The usage of a large language model as the core of the robot has given it the ability to become more autonomous, needing less training and fine-tuning compared to previous models. Danny Driess, one of the paper’s authors, tweeted, “Perhaps most exciting about PaLM-E is positive transfer: simultaneously training PaLM-E across several domains, including internet-scale general vision-language tasks, leads to significantly higher performance compared to single-task robot models.”

“This work represents a major step forward, but on an expected path. It extends recent, exciting work out of DeepMind to the important and difficult arena of robotics (their work on ‘Frozen’ and ‘Flamingo’). More broadly, it is part of the recent tsunami of amazing AI advances that combine a simple, but powerful formula,” Jeff Clune, an Associate Professor of Computer Science at the University of British Columbia, told Motherboard. The formula, he said, is first, to have the AI digest the internet and make predictions about what will come next, and then, train the models to use that knowledge to solve harder tasks.

Danfei Xu, an Assistant Professor at the School of Interactive Computing at Georgia Tech, told Motherboard that PaLM-E is a big step forward for Google’s robotics research. “Task planning, or determining what to do to achieve a goal, is an arduous robotics/AI problem that SayCan and PaLM-E have made significant strides toward solving. Previous task planning systems most rely on some forms of search or optimization algorithms, which are not very flexible and hard to construct. LLMs and multimodal LLM allows these systems to reap the benefit of the Internet-scale data and easily generalize to new problems,” he said.

Google is not the only company testing out a new multimodal AI and how to incorporate large language models in robots. Microsoft released its research on how it extended the capabilities of ChatGPT to robotics. They also unveiled a multimodal model called Kosmos-1 on Monday, which can analyze images for content, solve visual puzzles, perform visual recognition, and pass IQ tests.

In their paper describing the results, Microsoft researchers called the convergence of language models with capabilities in robots as a step towards creating artificial general intelligence, or AGI, which is generally understood as intelligence on the same level as a human being.
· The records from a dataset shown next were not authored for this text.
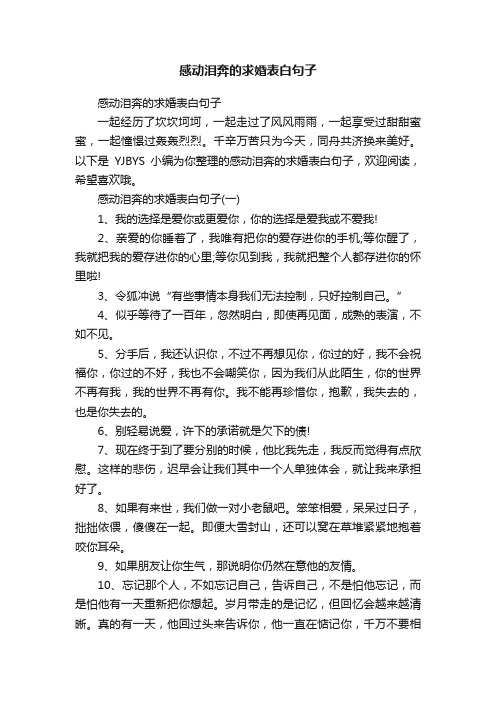 感动泪奔的求婚表白句子

感动泪奔的求婚表白句子

一起经历了坎坎坷坷，一起走过了风风雨雨，一起享受过甜甜蜜蜜，一起憧憬过轰轰烈烈。千辛万苦只为今天，同舟共济换来美好。以下是 YJBYS 小编为你整理的感动泪奔的求婚表白句子，欢迎阅读，希望喜欢哦。

感动泪奔的求婚表白句子(一)

1、我的选择是爱你或更爱你，你的选择是爱我或不爱我!

2、亲爱的你睡着了，我唯有把你的爱存进你的手机;等你醒了，我就把我的爱存进你的心里;等你见到我，我就把整个人都存进你的怀里啦!

3、令狐冲说“有些事情本身我们无法控制，只好控制自己。”

4、似乎等待了一百年，忽然明白，即使再见面，成熟的表演，不如不见。

5、分手后，我还认识你，不过不再想见你，你过的好，我不会祝福你，你过的不好，我也不会嘲笑你，因为我们从此陌生，你的世界不再有我，我的世界不再有你。我不能再珍惜你，抱歉，我失去的，也是你失去的。

6、别轻易说爱，许下的承诺就是欠下的债!

7、现在终于到了要分别的时候，他比我先走，我反而觉得有点欣慰。这样的悲伤，迟早会让我们其中一个人单独体会，就让我来承担好了。

8、如果有来世，我们做一对小老鼠吧。笨笨相爱，呆呆过日子，拙拙依偎，傻傻在一起。即便大雪封山，还可以窝在草堆紧紧地抱着咬你耳朵。

9、如果朋友让你生气，那说明你仍然在意他的友情。

10、忘记那个人，不如忘记自己，告诉自己，不是怕他忘记，而是怕他有一天重新把你想起。岁月带走的是记忆，但回忆会越来越清晰。真的有一天，他回过头来告诉你，他一直在惦记你，千万不要相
At the same time, Xu said there is still more work to be done on overcoming the number of real-world problems that may arise, such as the number of obstacles in a kitchen or the possibility of slipping.

“Generally, endowing robots with human-like sensorimotor control is a really difficult problem (see Moravec’s paradox),” he said. “And it may be the most difficult problem in robotics and the major roadblock towards building useful robots that can assist us in our daily lives. There is other great research in Google Robotics that tries to make progress on that problem, e.g. RT-1, but PaLM-E itself does not directly address that problem. PaLM-E makes great progress on the important robotics problem of task planning. At the same time, difficult robotics problems stay difficult.”

PaLM-E shows that as large language models become more scaled up and advanced, its capabilities, including performing multimodal tasks, become easier, more accurate, and autonomous.